Hoping the country was too distracted by its revolution to put up much resistance, Saddam Hussein invaded Iran in September 1980. Like pretty much everything else Saddam did, he messed it up, and rather than a quick victory, the war turned into a prolonged bloodbath. Rather remarkably, given what was to happen in the future, the USA backed Iraq. US military aid couldn't give Saddam victory, but it did stop him losing. 

Unable to win the ground war, Iran decided to play its trump card, by launching attacks on shipping passing through the Straits of Hormuz. Faced with the prospect of having the world's oil supply choked off the US Navy went into action and in a series of operation they sank pretty much anything the Iranians put to see larger than a rowing boat. Iraq's contribution to this was to hit the US frigate Stark with an Exocet missile, but they were allowed to get away with that as they were the 'good guys'. 
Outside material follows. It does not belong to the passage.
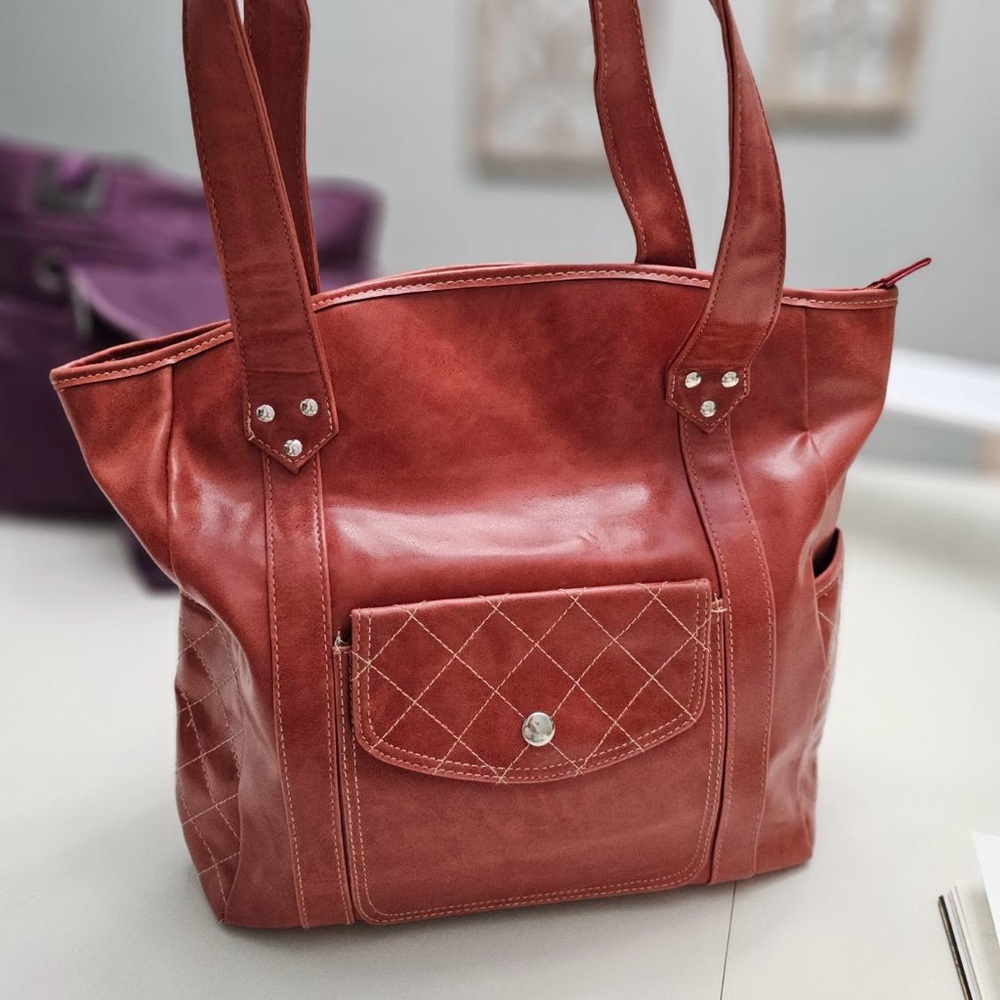 Tan/ orange handbag tote with contrast stitching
Unfortunately, being the USA, they didn't stop there. in April 1988 the cruiser USS Vincennes was deployed to the Persian Gulf. In a few months of operations it gained the nickname 'Robocruiser' for its willingness to engage the Iranian Navy. Unfortunately, it's aggression was not matched by its competence. On 3 July 1988 it was pursuing Iranian gunboats into Iranian waters when its radar operators completely lost track of the air picture. Mistaking a scheduled Iran Air Airbus for an attacking F14 fighter plane the Vincennes shot down the civilian airliner and killed 290 people. 

Despite gung-ho coverage of the tragedy in the US media, the rest of the world was quite clear who was responsible, and the USA ended up paying $132 million in compensation, although significantly there was no apology. 
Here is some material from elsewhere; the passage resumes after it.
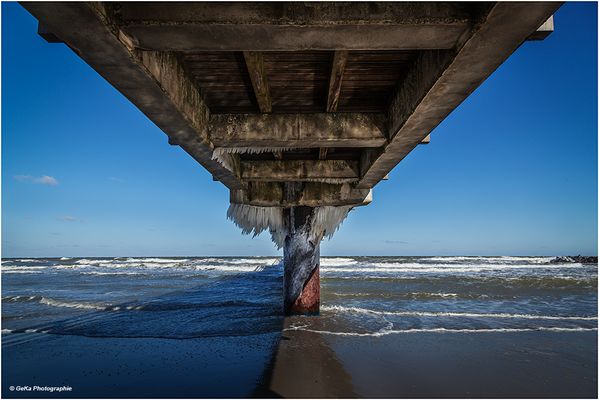 winterliche Seebrücke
"Terrible, uncertain, chaotic, bloody business"

In 2002 the War on Terror had only got as far as Afghanistan, but the USA was already casting around for other enemies. With this background the US military decide to carry out a wargame called Millennium Challenge 2002, in which an American, 'Blue', force attacked that of an unknown Middle Eastern enemy. Called 'Blue' force, they were without doubt meant to be Iran. 
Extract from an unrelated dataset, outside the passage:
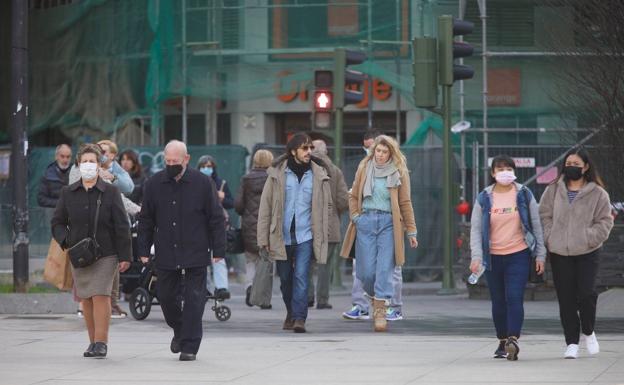 La mascarilla predomina en las calles de Santander el primer día en que no es obligatoria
To command the 'Red' force they dragged out of retirement Marine General Paul K Van Ripper. General Ripper sounds like a joke name, and to be honest he sounds like a joke general. Wounded in Vietnam whilst attacking an enemy machine gun, he eventually ended up an honorary member of the Provost Marshal's office, during which time he'd spend his lunch breaks giving out speeding tickets. 

Millennium Challenge was to show that Ripper was either a military genius, or a neo-Luddite who hated technology, or possibly both. He certainly had a pragmatic attitude to war, which he described as a "terrible, uncertain, chaotic, bloody business." It certainly was to turn out to be that for 'Blue'. 

Facing an opponent with a much greater ability to wage electronic warfare, Ripper used motorcycle couriers to pass orders, and signal lamps to launch aircraft. When Blue issued its ultimatum to Red, Ripper used this to guess where the Blue fleet was and sent out small boats to find them. Preempting Blue's preemptive strike, he overwhelmed their fleet with a barrage of missiles launched from land, commercial ship and aircraft flying in radio silence. He followed this up with waves of kamikaze boats filled with explosives. "The whole thing was over in five, maybe ten minutes," said Van Ripper. Blue lost nineteen ships including an aircraft carrier, several cruisers and five amphibious ships. 20,000 - fortunately imaginary - sailors died. The aftermath, Van Ripper said, was "an eerie silence. Like people really didn't know what to do next."

Faced with a $250 million exercise scheduled to last two weeks being over in less than a quarter of an hour, the make believe ships were re-floated and the exercise continued, although Van Ripper was now told to stick to the script. 

It's difficult to know what lessons the US military learnt from MC '02, as the next year they launched a very different sort of attack on, not Iran, but Iraq, which turned out to be a very different sort of disaster.